(EXERCISE DIRECTIONS)
In the records below, print the stretch from the line containing "What is the distance" through the line containing "Answer: (x=17, y=92), (x=65, y=41), (x=44, y=43), (x=51, y=36)", both included, without any changes.

Records of scene-based questions:
****************
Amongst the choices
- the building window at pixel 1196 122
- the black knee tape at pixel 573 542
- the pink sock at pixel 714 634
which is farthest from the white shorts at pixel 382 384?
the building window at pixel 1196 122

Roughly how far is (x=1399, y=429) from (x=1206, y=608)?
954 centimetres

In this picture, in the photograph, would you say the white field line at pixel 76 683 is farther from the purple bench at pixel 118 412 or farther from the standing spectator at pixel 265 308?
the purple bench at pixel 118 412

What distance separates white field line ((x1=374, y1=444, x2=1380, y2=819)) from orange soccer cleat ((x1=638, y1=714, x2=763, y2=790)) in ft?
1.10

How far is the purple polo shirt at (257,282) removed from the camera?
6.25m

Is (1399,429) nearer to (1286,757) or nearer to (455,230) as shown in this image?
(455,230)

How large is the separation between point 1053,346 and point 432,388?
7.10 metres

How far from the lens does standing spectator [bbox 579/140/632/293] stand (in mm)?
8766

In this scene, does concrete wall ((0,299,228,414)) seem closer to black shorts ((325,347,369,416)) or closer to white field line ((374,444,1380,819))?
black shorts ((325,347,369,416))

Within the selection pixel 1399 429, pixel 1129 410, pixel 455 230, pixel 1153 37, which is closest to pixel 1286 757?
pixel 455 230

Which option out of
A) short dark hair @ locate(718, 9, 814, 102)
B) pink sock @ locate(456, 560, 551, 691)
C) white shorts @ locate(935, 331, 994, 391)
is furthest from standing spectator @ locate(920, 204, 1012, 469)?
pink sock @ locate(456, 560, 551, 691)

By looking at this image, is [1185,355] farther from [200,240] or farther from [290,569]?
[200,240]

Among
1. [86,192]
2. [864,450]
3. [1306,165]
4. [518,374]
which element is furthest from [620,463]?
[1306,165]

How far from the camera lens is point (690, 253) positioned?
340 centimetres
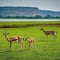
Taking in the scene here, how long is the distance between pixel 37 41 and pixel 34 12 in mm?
320

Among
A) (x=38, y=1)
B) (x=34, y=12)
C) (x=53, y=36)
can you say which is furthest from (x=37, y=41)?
(x=38, y=1)

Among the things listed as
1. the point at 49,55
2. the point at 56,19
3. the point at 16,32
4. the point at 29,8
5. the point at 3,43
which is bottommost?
the point at 49,55

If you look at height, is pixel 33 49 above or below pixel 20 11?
below

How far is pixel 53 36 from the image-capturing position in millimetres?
1787

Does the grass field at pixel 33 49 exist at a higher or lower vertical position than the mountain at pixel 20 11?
lower

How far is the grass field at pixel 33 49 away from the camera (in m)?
1.72

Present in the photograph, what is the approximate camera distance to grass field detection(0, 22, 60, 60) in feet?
5.64

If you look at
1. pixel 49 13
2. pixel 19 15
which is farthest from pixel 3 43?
pixel 49 13

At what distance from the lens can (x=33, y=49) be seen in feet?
5.75

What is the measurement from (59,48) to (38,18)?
1.30ft

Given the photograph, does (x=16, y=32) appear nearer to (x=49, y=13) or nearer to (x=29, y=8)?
(x=29, y=8)

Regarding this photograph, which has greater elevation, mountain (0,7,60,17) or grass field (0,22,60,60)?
mountain (0,7,60,17)

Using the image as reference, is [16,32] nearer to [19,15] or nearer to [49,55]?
[19,15]

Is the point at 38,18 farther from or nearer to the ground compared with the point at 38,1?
nearer to the ground
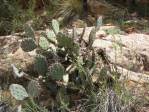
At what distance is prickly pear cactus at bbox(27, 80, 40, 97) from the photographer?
4.19 meters

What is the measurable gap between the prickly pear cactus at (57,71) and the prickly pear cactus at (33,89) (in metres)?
0.19

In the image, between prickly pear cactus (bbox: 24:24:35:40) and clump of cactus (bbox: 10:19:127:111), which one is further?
prickly pear cactus (bbox: 24:24:35:40)

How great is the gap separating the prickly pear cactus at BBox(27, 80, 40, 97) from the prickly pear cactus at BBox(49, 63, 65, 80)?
191mm

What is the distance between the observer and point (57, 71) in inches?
170

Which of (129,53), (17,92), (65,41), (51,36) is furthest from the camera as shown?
(129,53)

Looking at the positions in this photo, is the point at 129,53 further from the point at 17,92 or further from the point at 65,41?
the point at 17,92

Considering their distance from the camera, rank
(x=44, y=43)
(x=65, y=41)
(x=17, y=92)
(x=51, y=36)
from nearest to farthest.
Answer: (x=17, y=92), (x=65, y=41), (x=44, y=43), (x=51, y=36)

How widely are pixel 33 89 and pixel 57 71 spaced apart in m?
0.29

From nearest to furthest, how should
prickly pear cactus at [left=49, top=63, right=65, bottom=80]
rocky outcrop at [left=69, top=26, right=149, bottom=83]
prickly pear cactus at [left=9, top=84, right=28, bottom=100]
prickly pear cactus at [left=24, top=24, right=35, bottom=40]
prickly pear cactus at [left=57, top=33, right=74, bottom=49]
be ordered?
prickly pear cactus at [left=9, top=84, right=28, bottom=100]
prickly pear cactus at [left=49, top=63, right=65, bottom=80]
prickly pear cactus at [left=57, top=33, right=74, bottom=49]
prickly pear cactus at [left=24, top=24, right=35, bottom=40]
rocky outcrop at [left=69, top=26, right=149, bottom=83]

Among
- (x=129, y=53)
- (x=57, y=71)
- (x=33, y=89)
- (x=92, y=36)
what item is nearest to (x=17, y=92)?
(x=33, y=89)

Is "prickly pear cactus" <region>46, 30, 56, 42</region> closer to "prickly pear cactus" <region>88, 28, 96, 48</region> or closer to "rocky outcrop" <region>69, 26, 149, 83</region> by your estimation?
"prickly pear cactus" <region>88, 28, 96, 48</region>

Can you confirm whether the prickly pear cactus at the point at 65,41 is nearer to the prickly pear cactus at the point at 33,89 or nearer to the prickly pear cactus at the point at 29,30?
the prickly pear cactus at the point at 29,30

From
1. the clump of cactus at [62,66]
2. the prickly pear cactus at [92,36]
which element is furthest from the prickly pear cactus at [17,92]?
the prickly pear cactus at [92,36]

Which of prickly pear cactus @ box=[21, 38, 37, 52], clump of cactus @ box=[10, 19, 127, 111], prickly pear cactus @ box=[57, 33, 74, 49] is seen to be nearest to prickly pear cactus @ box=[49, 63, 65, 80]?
clump of cactus @ box=[10, 19, 127, 111]
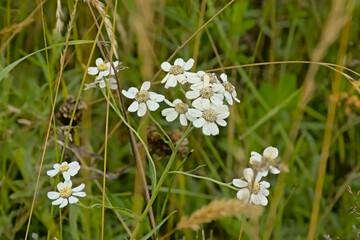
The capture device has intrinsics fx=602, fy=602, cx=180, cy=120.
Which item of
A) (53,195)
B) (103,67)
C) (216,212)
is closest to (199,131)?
(103,67)

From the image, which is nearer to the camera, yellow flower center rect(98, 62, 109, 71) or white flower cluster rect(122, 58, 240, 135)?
white flower cluster rect(122, 58, 240, 135)

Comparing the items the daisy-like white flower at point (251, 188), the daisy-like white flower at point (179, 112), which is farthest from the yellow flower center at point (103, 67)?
the daisy-like white flower at point (251, 188)

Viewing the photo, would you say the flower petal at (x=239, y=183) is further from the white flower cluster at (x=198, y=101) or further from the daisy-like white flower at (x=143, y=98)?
the daisy-like white flower at (x=143, y=98)

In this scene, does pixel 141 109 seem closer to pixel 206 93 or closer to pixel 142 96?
pixel 142 96

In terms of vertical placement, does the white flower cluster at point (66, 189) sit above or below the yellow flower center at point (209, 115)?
below

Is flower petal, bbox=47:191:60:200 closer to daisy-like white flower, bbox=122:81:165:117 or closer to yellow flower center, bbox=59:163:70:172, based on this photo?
yellow flower center, bbox=59:163:70:172

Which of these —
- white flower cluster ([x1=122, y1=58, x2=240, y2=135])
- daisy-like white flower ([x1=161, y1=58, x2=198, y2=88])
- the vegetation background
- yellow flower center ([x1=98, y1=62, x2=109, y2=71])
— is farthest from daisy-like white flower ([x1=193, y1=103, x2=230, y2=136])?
the vegetation background

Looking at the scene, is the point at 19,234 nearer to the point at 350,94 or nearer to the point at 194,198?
the point at 194,198
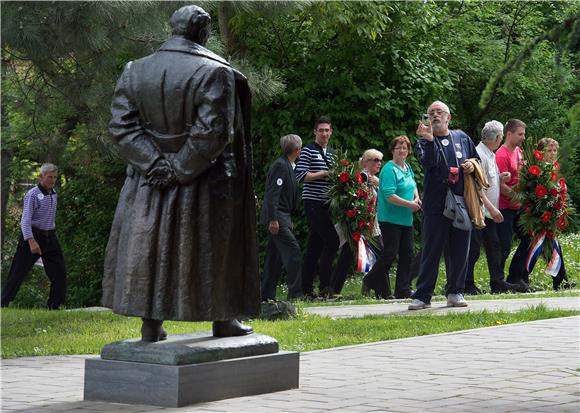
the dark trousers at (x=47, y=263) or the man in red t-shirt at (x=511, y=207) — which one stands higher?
the man in red t-shirt at (x=511, y=207)

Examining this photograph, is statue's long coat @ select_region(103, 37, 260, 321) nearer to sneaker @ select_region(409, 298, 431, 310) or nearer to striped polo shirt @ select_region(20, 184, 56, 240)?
sneaker @ select_region(409, 298, 431, 310)

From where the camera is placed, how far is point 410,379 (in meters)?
8.27

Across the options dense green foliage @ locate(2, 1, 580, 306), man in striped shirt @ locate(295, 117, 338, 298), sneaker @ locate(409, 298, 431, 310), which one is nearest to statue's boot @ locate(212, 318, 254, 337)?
dense green foliage @ locate(2, 1, 580, 306)

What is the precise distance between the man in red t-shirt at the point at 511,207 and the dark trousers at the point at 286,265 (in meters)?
****************
(IN RESPONSE)
What is the distance between the observer and point (57, 71) in inches?
170

Which of (129,53), (17,92), (65,41), (51,36) is furthest from the camera as shown?
(129,53)

Looking at the positions in this photo, is the point at 129,53 further from the point at 17,92 or further from the point at 65,41?
the point at 17,92

Considering their distance from the camera, rank
(x=44, y=43)
(x=65, y=41)
(x=17, y=92)
(x=51, y=36)
from nearest to farthest.
Answer: (x=17, y=92), (x=65, y=41), (x=44, y=43), (x=51, y=36)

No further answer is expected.